I was on unemployment for about 6 months after getting laid off in 2013. The paperwork to show I was qualified, and continued to qualify, was very difficult.

I really wonder how much this sort of thing varies from state to state. Having filled out the same in MA, I was honestly surprised how easy it was.

I've often heard it hypothesized that part of why red states are red is that their state government make it as hard as possible to interact with the bureaucracy, thereby making people support the idea of just dismantling the functions of the state.
posted by thegears at 3:36 PM on July 22, 2019 [4 favorites]


Sadly, it couldn't sufficiently soften any hearts or expand perspectives. Is compassion some sort of finite resource?

Compassion isn't a finite resource. But doing something about it requires the use of finite resources, most of them controlled by powerful people. Expanding perspectives is important, and valuable - it just isn't the whole fight.
posted by AdamCSnider at 3:51 PM on July 22, 2019 [2 favorites]


The industry I work in, and many others, regularly execute AB tests and the like to see if a different approach to an interaction is better or worse than the existing one. The winner gets adopted, then you try to beat that one, until you can't make it any better...but "better" is defined by your goal.

I can certainly believe that these bureaucratic forms and processes simply don't undergo any kind of disciplined process for improvement. I can also believe that they do, but that the goal is to minimize the number of filings or minimize the amount of money that gets paid out. One is careless, the other evil, but from experience even the careless approach makes for some terrible interactions that might as well be evil.
posted by davejay at 6:33 PM on July 22, 2019


This tour was mentioned here Busted: America's Poverty Myths on the podcast On the Media. Great listen if you haven't already. Glad to see this being mentioned again.
posted by Ms. Moonlight at 1:36 AM on July 25, 2019


Either by negligence/disinterest or deliberately (I suspect both!), the system seemed designed for me to fail and required constant vigilance.
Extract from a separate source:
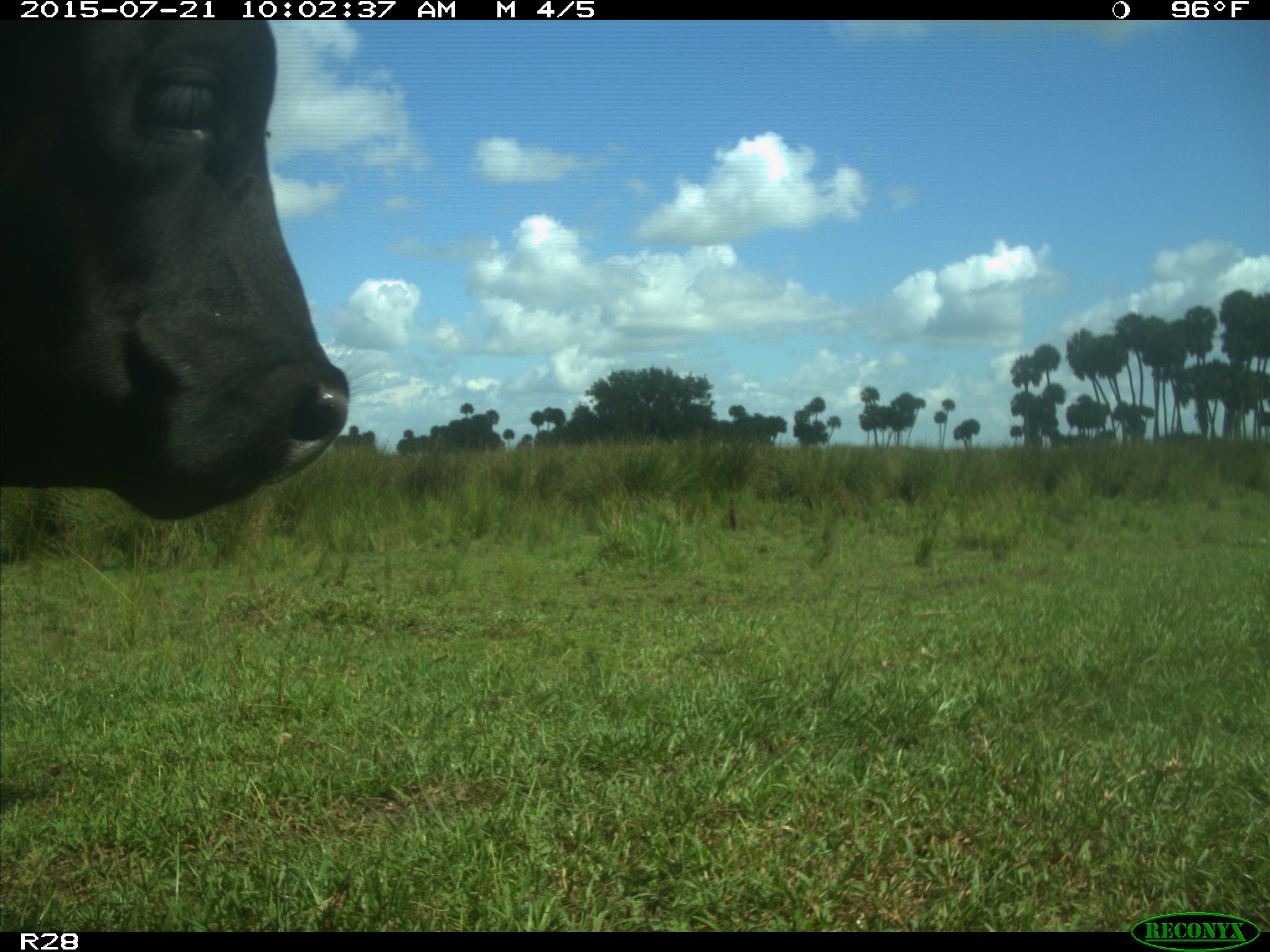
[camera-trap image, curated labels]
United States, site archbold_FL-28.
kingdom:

When I lived in Oklahoma, some twenty-four years ago, I briefly worked for a substance abuse treatment center, and one of the things that I did was submit statistics to the state department that gave us most of our funding. Not only was the software that we used for reporting the stats buggy and difficult to use, but whoever reviewed the reports was almost comically careless. One month, they curtly informed us that we were having our funding cut--all of it--because we'd not met our treatment hours goals. It turned out that, for some reason, they had looked only at the number of adult men that we'd treated; a great deal of our clientele were women and children in a residential unit. This, I was told, was not uncommon.